As far as latency issues goes - NTT is SE's chosen partner and they are the issue 100%. It's super easy to blame them, but in reality that isn't what fixes this. SE needs to work with NTT to ensure that users coming into their nodes are getting good results. Other gaming companies have done this in the past when widespread users reported issues. Before anyone tries to say it isn't widespread (because it doesn't affect them), please save it, it's documented even here on the OF in a 50+ page thread, as well as a litany of them elsewhere.
Regarding Bliztball - if it is more menu content, it will be a waste of resources/dead on arrival. The game does not need ANY more menu content. Here's the conundrum - do you design the content to be played/visited by the masses or do you simply design it to be the best it can/faithful/fun?
In my experience/opinion - these types of undertakings are best served by simply building the best possible iteration of the content form. In that, it will succeed on its own merit rather than artificially forcing it to be relevant to the masses.
What I would want out of Blitzball is a real live breathing match.
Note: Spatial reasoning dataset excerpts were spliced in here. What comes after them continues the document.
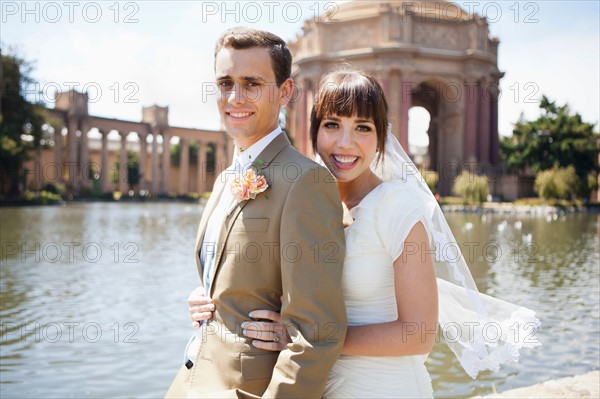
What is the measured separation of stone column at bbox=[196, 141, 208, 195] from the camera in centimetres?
8112

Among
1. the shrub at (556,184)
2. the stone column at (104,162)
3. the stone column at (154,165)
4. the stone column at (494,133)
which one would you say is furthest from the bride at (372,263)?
the stone column at (154,165)

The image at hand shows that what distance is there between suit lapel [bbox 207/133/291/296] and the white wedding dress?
425mm

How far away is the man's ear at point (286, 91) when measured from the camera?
2.56 m

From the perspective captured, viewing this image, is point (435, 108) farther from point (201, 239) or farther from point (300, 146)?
point (201, 239)

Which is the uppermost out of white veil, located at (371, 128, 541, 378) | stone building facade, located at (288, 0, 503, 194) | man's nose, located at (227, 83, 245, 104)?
stone building facade, located at (288, 0, 503, 194)

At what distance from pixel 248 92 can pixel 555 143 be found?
54103 mm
Active gameplay elements, matchmaking, both solo and as a team, with ability to play against a range of AIs as well as PVP. It doesn't need to be some kind of scaling progression system, or have obscure rewards gated behind it, simply make it fun to play and people will participate.
It needs to be easily accessible, but deep at the same time. Build in functions to let FC's/statics/linkshells compete against each other for prizes. The idea is this should be something people can do during downtime for fun. Build in spectate options for people to watch.
If Chocobo Racing was basically Crash Team Racing/Mario Kart but with FF paint on it, I'd probably play it every single day with friends, but we got some awful implementation instead, basically dead on arrival.